— THE REQUEST —
Reproduce each of the rows below word for word, leaving out the pictures.

Spatial questions about scenes
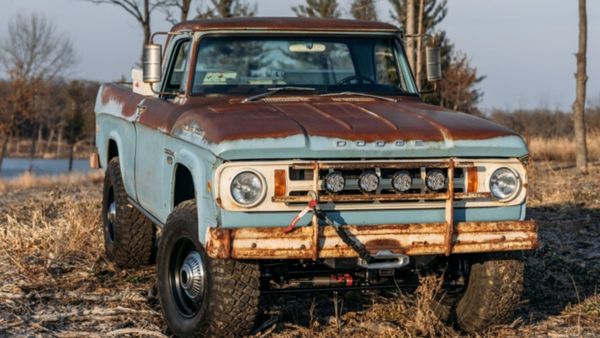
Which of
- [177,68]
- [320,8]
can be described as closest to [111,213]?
[177,68]

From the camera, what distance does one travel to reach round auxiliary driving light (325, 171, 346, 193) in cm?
529

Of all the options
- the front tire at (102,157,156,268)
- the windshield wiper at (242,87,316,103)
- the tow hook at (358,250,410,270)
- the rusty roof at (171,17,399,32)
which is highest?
the rusty roof at (171,17,399,32)

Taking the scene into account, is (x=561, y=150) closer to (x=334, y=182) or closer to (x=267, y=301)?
(x=267, y=301)

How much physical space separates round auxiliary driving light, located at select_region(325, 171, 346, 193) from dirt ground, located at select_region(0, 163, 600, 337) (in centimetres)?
102

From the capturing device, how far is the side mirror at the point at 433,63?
24.1 feet

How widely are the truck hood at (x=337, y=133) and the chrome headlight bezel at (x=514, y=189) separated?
0.10m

— EXERCISE ANSWER —
Which of
- [177,68]
- [320,8]
can be described as closest to [111,213]?
[177,68]

From the camera, what distance does one travel to reach round auxiliary driving light (325, 171, 346, 193) in cm?
529

Of all the options
- the front tire at (102,157,156,268)
- the windshield wiper at (242,87,316,103)
- the tow hook at (358,250,410,270)
- the rusty roof at (171,17,399,32)
which is highest?
the rusty roof at (171,17,399,32)

Taking the scene into account, is (x=561, y=150) closer to (x=334, y=182) or closer to (x=267, y=301)?
(x=267, y=301)

How much physical space separates round auxiliary driving light, located at select_region(325, 171, 346, 193) from dirt ground, located at select_region(0, 163, 600, 337) (in centimetres)?
102

From the capturing device, how far is the side mirror at the point at 433,63?
24.1 feet

How widely are the truck hood at (x=337, y=133) and the chrome headlight bezel at (x=514, y=189) separated?
0.10m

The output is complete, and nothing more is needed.